Data supplied.

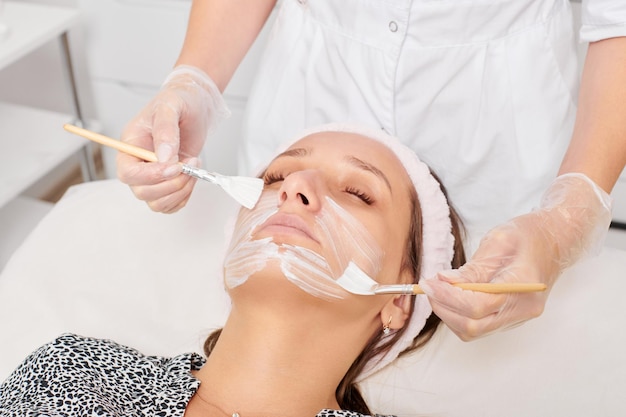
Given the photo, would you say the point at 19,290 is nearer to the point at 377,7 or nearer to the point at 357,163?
the point at 357,163

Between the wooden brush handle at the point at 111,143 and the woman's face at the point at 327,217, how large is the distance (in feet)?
0.64

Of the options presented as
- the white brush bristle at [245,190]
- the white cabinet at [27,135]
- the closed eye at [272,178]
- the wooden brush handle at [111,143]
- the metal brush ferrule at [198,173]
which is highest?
the wooden brush handle at [111,143]

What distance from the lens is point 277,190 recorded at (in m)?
1.26

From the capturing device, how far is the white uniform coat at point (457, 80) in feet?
4.52

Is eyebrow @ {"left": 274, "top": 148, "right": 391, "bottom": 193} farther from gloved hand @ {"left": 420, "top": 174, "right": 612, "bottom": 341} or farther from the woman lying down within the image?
gloved hand @ {"left": 420, "top": 174, "right": 612, "bottom": 341}

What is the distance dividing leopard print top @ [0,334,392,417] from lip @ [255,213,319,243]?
0.28 meters

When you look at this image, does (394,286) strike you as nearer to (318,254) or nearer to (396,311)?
(318,254)

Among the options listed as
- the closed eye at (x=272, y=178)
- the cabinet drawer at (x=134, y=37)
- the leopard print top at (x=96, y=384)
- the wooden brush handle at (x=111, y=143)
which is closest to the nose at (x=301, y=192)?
the closed eye at (x=272, y=178)

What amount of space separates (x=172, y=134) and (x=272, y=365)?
0.44 meters

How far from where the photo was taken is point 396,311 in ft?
4.28

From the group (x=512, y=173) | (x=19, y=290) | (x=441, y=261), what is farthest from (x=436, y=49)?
(x=19, y=290)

Brief. Rescale the rows from the line containing "How far from" through the end of the rows, writing every line out again with its request unchanged. In the answers, multiply each number (distances and coordinates) by 0.4 and round it to the same number of decimal places it had, with halves rounded up.

Solved exercise.
How far from where the photo was taken is point 396,311 in ft?
1.71

From the group (x=512, y=173) | (x=19, y=290) | (x=441, y=261), what is farthest from (x=436, y=49)?
(x=8, y=116)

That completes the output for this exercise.